Negli ultimi anni, per il lettore occidentale è stato Murakami a definire la letteratura giapponese contemporanea. In capolavori autentici come L’uccello che girava le viti del mondo e Nel segno della pecora, l’autore ha creato un mondo surreale di pecore parlanti e gatti smarriti, jazz bar e folli ragazze da sogno. Eppure in molti si sono fermati qui. Per fortuna e per acume di alcuni editori e traduttori, negli ultimi tempi un certo numero di scrittrici, spesso premiate e acclamate in patria, sono uscite dal cono d’ombra di Murakami e sono state tradotte, delineando un tracciato alternativo e interamente femminile, che risale al periodo del dopoguerra e arriva a svilupparsi nel presente. Traduzioni recenti ci hanno portato il lavoro di autrici affermate come Enchi Fumiko (grazie a Marsilio e Safarà), Ogawa Yōko (Il Saggiatore e Adelphi), Kawakami Hiromi (Einaudi). Poi c’è l’attuale generazione, un gruppo spaventosamente talentuoso che include Murata Sayaka e Kawakami Mieko (entrambe edizioni e/o).
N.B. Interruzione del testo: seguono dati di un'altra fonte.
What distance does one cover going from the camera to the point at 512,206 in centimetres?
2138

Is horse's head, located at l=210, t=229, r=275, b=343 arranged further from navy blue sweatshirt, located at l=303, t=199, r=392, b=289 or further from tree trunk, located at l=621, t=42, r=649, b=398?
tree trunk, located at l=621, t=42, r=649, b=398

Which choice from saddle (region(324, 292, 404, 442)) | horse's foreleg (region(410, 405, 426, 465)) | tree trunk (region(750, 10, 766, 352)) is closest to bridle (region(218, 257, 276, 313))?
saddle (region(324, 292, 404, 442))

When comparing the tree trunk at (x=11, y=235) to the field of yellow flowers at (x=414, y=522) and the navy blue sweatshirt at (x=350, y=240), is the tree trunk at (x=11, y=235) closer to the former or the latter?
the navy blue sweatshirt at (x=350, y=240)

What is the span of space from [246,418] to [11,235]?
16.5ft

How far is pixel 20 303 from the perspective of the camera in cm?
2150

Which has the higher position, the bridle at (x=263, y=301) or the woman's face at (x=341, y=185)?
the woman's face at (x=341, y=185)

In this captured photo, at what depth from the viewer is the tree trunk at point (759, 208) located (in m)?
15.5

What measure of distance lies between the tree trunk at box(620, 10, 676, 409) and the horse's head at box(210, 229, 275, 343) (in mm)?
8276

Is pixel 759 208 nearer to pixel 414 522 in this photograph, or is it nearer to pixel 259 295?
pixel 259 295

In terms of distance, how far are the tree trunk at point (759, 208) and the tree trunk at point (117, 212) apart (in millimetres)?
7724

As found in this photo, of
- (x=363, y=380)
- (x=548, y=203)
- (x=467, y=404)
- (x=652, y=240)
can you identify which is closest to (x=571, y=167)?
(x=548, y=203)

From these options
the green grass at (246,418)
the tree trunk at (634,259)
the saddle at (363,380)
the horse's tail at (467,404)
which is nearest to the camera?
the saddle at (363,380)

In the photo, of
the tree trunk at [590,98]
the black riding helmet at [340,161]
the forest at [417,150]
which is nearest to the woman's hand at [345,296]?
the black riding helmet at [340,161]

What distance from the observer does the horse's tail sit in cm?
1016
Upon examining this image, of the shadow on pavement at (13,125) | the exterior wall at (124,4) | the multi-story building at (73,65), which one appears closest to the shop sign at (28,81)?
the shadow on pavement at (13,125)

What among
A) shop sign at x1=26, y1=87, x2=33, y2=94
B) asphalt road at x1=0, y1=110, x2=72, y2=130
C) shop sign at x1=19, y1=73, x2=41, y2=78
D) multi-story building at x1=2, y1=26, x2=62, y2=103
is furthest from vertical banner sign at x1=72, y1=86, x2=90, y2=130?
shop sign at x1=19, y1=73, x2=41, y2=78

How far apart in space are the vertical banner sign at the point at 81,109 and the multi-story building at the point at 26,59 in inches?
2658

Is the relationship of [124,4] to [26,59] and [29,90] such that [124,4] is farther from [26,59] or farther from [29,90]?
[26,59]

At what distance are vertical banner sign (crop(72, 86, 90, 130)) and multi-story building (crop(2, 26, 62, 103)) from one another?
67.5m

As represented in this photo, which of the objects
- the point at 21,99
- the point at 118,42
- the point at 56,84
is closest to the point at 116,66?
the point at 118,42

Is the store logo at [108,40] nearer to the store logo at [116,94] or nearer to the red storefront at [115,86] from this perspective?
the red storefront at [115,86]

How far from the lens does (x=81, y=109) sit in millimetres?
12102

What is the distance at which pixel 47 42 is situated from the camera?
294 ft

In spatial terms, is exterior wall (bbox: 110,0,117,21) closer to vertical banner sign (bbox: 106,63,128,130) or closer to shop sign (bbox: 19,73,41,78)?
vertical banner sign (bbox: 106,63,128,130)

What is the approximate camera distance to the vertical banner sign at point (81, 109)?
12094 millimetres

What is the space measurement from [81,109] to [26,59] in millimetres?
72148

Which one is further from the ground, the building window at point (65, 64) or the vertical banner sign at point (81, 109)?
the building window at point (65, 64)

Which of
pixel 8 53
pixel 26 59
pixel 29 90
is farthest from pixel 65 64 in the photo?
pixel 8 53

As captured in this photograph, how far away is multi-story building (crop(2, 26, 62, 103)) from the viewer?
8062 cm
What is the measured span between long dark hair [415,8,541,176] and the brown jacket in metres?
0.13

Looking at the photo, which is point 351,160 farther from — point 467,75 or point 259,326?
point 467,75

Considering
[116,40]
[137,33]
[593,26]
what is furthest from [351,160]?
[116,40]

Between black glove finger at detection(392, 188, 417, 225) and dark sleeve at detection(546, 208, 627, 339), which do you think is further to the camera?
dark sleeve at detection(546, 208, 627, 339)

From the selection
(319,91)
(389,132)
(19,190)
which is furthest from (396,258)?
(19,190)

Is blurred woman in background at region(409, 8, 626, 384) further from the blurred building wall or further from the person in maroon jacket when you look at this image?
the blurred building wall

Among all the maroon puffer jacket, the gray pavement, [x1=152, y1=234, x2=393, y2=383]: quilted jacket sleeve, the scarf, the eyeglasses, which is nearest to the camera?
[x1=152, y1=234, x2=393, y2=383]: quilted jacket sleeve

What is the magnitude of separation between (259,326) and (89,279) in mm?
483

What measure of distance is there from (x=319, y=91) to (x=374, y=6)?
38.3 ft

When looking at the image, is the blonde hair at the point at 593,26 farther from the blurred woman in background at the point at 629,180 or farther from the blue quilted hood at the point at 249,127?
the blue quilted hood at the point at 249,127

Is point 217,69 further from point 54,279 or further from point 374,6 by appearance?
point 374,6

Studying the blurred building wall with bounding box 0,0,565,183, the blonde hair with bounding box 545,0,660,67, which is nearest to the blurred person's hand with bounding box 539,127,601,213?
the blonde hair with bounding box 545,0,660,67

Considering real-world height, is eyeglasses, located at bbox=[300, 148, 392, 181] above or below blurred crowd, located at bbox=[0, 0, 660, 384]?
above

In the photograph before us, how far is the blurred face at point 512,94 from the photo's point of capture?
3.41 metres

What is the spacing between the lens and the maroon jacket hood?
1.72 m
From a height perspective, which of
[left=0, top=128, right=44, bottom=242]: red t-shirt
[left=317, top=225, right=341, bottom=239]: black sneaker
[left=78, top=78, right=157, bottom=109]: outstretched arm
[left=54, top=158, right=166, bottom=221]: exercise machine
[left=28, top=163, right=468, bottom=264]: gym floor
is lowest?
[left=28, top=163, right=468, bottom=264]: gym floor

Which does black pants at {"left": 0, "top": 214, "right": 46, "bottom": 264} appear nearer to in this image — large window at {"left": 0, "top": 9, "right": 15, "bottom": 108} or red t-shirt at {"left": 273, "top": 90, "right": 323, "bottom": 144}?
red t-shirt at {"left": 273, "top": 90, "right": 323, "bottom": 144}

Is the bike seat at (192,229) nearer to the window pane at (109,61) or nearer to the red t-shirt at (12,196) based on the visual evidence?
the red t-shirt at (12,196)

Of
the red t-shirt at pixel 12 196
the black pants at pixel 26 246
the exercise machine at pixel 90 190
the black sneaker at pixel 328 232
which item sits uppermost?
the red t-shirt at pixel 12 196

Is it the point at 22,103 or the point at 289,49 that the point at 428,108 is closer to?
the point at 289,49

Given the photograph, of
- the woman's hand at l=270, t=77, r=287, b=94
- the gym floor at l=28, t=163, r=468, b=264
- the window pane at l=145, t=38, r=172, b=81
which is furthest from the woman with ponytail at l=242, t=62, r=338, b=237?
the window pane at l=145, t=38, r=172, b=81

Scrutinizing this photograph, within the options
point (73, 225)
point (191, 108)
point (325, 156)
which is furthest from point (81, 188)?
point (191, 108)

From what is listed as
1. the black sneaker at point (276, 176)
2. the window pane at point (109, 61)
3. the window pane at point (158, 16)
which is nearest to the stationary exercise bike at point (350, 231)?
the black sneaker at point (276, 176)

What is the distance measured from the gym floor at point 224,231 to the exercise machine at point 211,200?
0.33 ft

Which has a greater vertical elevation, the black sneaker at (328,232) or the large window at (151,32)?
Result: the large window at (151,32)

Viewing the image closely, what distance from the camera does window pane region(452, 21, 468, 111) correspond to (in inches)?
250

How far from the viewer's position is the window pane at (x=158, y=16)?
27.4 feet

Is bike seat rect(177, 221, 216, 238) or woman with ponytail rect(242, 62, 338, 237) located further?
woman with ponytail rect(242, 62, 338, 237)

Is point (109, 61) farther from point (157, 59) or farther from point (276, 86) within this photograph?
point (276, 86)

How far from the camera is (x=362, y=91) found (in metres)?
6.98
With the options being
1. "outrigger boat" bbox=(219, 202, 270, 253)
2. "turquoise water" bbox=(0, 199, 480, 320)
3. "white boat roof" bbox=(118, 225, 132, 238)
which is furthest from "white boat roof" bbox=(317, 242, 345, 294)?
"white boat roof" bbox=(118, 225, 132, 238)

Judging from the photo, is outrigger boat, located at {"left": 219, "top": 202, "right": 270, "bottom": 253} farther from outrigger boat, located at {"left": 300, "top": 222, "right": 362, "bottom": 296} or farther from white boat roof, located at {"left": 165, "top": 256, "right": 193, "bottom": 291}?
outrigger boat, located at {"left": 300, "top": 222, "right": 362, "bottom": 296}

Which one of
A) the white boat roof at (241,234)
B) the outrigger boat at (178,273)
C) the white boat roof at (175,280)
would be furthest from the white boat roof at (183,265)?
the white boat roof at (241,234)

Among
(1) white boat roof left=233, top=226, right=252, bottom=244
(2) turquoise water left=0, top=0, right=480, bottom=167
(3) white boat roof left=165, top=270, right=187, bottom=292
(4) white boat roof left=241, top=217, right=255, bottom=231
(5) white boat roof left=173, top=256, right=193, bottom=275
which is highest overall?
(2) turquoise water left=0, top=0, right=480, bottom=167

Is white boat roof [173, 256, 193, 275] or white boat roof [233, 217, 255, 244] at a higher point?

Kawakami Mieko è quindi tra le figure più importanti della letteratura giapponese oggi, nonché fra le più vivaci. Prima blogger e cantautrice, poi poeta con la raccolta di poesie in prosa Sentan de sasuwa sasareruwa soraeewa, pubblicata nel 2006. Dopo aver incrociato la sua strada con Murakami nel 2007, anno in cui entrambi vincono il premio Tsubouchi Shōyō, Kawakami nella sezione per giovani scrittori emergenti, l’anno successivo l’autrice di Ōsaka pubblica il romanzo breve Seni e uova, che si accaparrerà il premio Akutagawa e le predette critiche del vegliardo Ishihara. Nella sua produzione letteraria, Kawakami non smette mai di indagare questioni esistenziali: la morte, il corpo, la sessualità. Il tandem con Murakami proseguirà nel 2017 quando Kawakami realizzerà un’intervista sotto forma di libro allo scrittore, dal titolo The Owl Spreads Its Wings with the Falling of Dusk.
Questa edizione di Seni e uova è la versione ingigantita del precedente romanzo breve, ed è stata pubblicata in Giappone come Natsu monogatari, vincendo il premio Mainichi Publishing Culture che ha consacrato Kawakami come autrice di incontestabile importanza, il cui pensiero affilato e una grazia non comune nel combinare ora il dialetto ora un tratto lirico ne fanno un’autrice più unica che rara. Come dirà nel romanzo la sua editor a Natsuko, questa unicità «sta nello stile, nella sua eccelsa qualità e nel ritmo. In questo dimostri un’individualità davvero notevole e hai tutte le carte in regola per fare strada. Hai la forza che serve a uno scrittore, quella più importante e decisiva. Il tuo stile è la tua forza». Ecco, di stile Kawakami ne ha da vendere.